すると教室の真ん中に置かれていた髑髏が、喋りだしたのだ。
カタカタと顎を鳴らして髑髏はいった。
「おまえら、見てたな? 森の中の、小屋の窓から。知ってるぞ」
それはクラウス・ヤプス先生の声だった。
ユーリが愉快そうに薄笑いを浮かべ、いった。
「ほぅら。泥棒ネズミが姿を現した」
髑髏がおおきく口を開き、ヤプス先生の声で吠えた。
「殺してやる」
「逃げるよ」
ユーリが僕の手首を握った。冷たいその感触が頼もしかった。
「素敵! 素敵!」
ブリュンヒルデ・エグゾザムザさんが、髑髏が喋ったのを見ながら興奮して叫ぶのを、抱いて守るルドルフ・マイネくんを残して、僕ら二人は外へ駆け出した。
僕はいまだに半信半疑だった。
これって何かの遊びだろうか? あの髑髏はユーリが仕込んだカラクリで、ルドルフくんとブリュンヒルデさんも、それを知りつつ遊びに乗っているんじゃないかって思えていた。
先生はほんとうは魔法なんて使えない。
でも、だとしたら、なんであの森の小屋の中で、先生とマルガレーテ・アルハイネはキスをしていたのか? それはわからない。でも……
ユーリに手を引かれて髑髏から逃げながら、僕はどうにもこの魔法騒ぎに乗ることができずにいた。
でも、ひとつだけ、確かなことがあった。
息を切らしてユーリが立ち止まった。
「ここまで来れば大丈夫だ」
そういいながら、僕のほうへ振り返った。
春の陽気が彼の背中から降り注いでいた。小鳥のさえずりが彼を取り囲み、世界に彼しか存在していないみたいに、僕に見せていた。その彼を目にして、僕は確かなことを知ったのだ。
僕は恋をしていた。ずっと前からだ。前の席に座る男の子のうなじをいつも見つめていた。ずっと話しかけてほしいと思っていた。そんな自分の気持ちに、ここまで気づかなかった。
恋をしている。それだけが僕にとって確かなことだった。恋をすると、魔法にかかったように、世界がきらめいて見える。それが僕にとって唯一の確かなことだった。

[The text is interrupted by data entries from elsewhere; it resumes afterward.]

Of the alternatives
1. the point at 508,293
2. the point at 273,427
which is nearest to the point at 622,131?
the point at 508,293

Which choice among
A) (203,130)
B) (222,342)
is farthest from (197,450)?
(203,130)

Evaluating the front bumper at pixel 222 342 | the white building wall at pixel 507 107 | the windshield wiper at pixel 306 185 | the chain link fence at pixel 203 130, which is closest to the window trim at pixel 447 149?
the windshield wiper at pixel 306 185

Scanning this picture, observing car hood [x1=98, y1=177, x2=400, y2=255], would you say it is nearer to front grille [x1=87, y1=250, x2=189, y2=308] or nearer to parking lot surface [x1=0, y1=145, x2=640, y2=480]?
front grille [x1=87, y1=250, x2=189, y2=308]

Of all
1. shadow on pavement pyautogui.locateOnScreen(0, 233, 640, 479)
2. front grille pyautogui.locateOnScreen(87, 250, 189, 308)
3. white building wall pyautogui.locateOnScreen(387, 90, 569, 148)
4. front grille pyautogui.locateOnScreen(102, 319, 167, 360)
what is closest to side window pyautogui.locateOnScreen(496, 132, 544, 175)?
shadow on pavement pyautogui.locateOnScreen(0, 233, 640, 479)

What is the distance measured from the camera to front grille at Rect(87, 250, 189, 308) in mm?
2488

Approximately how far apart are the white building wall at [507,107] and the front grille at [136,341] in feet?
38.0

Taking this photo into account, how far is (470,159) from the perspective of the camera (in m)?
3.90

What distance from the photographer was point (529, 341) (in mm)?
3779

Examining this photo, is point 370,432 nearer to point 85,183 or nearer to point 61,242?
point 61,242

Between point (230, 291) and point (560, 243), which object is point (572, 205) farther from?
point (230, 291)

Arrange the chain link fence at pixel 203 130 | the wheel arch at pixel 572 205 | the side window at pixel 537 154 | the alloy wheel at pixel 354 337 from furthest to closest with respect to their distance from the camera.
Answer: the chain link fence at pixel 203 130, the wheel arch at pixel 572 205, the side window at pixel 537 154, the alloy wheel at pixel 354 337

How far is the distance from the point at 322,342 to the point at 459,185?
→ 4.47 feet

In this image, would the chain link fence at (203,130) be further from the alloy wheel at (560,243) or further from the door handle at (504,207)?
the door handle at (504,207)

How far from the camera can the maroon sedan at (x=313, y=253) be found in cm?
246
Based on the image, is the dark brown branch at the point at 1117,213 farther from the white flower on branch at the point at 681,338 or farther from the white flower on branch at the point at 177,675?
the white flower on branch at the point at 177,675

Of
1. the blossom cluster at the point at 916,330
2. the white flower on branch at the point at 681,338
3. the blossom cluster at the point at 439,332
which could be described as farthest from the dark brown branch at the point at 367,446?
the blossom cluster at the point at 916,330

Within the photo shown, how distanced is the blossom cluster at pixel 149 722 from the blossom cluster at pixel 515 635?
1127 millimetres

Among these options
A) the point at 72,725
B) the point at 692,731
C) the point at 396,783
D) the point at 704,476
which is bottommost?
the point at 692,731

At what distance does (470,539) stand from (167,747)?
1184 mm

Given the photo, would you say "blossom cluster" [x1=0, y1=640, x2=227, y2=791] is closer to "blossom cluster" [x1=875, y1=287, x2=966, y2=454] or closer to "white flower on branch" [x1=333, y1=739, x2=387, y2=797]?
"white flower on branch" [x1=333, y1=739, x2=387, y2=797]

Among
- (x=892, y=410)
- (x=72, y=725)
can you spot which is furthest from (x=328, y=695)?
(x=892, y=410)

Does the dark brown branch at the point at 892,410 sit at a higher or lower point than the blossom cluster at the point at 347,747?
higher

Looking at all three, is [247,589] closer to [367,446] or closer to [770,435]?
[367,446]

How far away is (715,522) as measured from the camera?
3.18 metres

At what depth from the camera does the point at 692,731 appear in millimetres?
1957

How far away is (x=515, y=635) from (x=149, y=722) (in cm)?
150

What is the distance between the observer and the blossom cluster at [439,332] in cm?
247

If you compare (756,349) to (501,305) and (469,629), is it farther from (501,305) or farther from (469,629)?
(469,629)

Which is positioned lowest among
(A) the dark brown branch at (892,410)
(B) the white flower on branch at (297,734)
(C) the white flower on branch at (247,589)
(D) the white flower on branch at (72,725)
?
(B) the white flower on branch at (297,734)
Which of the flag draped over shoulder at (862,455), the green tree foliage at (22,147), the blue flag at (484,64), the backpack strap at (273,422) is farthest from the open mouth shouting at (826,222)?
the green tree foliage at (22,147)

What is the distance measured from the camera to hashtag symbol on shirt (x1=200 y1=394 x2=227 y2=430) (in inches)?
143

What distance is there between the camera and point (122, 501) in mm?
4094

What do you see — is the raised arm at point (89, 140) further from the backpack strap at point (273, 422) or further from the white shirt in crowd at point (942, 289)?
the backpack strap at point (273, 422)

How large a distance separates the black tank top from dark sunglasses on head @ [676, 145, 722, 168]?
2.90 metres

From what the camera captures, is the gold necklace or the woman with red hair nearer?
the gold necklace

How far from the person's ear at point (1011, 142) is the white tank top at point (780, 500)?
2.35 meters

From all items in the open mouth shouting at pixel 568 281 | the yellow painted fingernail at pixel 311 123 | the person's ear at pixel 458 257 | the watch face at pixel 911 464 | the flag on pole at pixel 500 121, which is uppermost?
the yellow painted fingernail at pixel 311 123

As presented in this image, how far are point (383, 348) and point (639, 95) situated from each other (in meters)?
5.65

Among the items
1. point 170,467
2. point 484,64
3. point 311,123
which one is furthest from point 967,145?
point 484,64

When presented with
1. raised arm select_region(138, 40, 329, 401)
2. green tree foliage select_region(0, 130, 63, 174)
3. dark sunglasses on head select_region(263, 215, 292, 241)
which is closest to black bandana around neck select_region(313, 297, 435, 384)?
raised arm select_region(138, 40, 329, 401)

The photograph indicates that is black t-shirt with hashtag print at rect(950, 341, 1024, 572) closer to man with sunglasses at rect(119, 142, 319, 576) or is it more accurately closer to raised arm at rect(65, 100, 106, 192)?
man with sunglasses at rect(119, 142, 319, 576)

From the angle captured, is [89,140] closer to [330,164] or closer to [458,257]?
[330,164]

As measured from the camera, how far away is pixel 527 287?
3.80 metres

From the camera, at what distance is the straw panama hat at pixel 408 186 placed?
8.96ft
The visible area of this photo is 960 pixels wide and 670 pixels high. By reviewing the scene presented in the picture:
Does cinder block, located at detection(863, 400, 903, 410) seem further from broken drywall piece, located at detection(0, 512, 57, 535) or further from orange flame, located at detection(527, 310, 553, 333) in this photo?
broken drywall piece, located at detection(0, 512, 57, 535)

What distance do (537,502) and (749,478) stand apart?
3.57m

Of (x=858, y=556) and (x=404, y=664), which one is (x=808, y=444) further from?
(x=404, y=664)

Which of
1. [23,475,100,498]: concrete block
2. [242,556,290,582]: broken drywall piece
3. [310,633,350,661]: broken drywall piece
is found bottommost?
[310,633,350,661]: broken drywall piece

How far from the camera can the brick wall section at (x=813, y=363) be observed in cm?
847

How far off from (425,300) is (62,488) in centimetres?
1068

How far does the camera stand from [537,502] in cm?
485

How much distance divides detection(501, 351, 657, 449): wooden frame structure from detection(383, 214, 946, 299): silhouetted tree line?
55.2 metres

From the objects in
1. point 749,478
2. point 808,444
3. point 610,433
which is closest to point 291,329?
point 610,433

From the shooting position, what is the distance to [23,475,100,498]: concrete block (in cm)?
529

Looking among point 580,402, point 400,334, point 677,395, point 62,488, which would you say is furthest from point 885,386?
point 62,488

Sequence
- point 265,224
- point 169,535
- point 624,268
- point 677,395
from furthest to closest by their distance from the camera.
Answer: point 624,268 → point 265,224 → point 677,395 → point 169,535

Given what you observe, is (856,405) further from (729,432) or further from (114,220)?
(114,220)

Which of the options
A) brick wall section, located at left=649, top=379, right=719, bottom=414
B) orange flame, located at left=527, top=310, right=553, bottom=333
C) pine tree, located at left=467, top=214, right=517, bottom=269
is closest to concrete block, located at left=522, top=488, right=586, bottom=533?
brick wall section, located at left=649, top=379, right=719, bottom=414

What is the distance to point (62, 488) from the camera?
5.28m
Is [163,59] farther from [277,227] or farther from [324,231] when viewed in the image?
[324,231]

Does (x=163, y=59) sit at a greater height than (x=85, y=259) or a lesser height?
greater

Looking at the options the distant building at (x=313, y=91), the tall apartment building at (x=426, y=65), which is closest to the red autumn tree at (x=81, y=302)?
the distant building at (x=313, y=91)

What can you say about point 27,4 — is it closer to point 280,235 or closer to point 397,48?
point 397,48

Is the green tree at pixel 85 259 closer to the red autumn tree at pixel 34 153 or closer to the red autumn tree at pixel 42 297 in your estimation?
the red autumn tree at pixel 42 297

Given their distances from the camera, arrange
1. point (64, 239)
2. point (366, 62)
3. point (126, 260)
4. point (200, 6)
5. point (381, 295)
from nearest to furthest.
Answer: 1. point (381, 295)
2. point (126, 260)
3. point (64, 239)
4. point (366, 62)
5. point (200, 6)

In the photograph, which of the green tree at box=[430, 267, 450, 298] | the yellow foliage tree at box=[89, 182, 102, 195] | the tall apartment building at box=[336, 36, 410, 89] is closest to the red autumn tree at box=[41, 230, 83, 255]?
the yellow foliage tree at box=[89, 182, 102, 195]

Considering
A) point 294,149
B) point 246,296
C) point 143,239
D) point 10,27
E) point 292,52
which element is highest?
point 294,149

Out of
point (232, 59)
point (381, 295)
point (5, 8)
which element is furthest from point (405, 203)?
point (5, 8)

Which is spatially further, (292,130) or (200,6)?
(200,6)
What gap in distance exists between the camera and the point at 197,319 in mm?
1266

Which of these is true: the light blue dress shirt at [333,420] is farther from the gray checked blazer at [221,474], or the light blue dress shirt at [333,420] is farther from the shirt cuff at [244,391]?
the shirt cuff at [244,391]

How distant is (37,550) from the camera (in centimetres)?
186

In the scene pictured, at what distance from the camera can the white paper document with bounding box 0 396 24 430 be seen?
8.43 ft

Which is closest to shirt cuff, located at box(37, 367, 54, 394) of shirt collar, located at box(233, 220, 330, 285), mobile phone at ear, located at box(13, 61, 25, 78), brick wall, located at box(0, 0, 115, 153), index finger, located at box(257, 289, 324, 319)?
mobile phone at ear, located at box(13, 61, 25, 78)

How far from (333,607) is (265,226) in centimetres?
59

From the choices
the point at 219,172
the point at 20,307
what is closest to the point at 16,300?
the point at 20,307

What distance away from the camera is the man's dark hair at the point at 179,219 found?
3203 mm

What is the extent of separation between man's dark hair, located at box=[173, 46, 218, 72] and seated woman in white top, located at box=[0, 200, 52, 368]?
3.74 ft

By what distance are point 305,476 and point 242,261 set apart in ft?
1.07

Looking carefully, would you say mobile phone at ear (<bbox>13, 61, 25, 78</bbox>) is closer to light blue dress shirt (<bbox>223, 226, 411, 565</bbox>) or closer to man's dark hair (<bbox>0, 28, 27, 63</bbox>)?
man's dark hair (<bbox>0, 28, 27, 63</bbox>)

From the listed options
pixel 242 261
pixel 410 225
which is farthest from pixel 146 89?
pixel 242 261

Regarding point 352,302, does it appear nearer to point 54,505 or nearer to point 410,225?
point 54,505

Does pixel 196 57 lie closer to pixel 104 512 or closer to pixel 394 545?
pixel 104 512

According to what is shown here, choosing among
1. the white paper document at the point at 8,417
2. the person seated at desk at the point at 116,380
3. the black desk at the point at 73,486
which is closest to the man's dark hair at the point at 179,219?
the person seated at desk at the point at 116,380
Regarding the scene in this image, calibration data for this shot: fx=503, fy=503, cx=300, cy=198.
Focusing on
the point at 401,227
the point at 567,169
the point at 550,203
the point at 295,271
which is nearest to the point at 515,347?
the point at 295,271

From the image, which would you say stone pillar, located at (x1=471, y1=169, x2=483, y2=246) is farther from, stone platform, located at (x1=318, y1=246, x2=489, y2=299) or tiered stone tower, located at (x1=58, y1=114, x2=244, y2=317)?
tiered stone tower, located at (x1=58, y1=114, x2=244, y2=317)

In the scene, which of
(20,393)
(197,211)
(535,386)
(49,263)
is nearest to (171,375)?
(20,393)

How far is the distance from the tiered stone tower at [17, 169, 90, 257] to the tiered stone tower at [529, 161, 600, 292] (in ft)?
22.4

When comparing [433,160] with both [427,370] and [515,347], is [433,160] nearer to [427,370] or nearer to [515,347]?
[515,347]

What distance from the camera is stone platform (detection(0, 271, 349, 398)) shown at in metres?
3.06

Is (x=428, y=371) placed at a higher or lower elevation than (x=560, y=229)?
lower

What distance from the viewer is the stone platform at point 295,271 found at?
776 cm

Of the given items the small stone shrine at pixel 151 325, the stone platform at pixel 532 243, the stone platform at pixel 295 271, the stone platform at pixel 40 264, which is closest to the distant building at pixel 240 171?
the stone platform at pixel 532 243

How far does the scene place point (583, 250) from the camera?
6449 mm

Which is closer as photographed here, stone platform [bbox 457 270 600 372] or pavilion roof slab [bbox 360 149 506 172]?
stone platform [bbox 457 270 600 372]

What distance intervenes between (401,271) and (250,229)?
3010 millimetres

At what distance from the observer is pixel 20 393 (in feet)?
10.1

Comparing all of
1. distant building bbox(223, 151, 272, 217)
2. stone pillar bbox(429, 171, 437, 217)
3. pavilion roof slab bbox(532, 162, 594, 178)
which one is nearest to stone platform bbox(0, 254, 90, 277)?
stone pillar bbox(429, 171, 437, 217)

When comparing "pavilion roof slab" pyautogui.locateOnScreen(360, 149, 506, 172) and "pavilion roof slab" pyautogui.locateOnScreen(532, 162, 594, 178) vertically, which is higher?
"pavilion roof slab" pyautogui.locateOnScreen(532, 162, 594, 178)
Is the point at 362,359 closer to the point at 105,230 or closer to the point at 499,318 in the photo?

恋の魔法は信じるものじゃない。理由もわからず、ただそこに存在するものだ。マルガレーテ・アルハイネももしかしたら、そんな魔法にかかっていたんじゃないだろうか。そう思えてしまう。冴えない中年の、栗色の帽子をかぶった高慢なあのヤプス先生のどこに恋するような魅力があるのかなんて、僕にはさっぱりわからない。でも恋をしてしまったマルガレーテ・アルハイネには、あの先生がこんなふうに、きらめく光の中に存在するように見えてしまっているんじゃないかって。
ユーリはぶっきらぼうだ。冷たい感じがする。こちらの質問に、はぐらかすような返答しかいつもしない。嫌な子だとすら思える。
でも、僕は彼への恋の魔法にかかっている。
「ヤプス先生の魔法を暴こう! 魔法は存在するってことを、そして先生の悪行を全校生徒に知らしめてやるんだ!」
そんな僕のノリノリの乗りに、ユーリは嬉しそうに微笑んでくれた。
僕の灰色の学校生活が春色に彩られはじめた。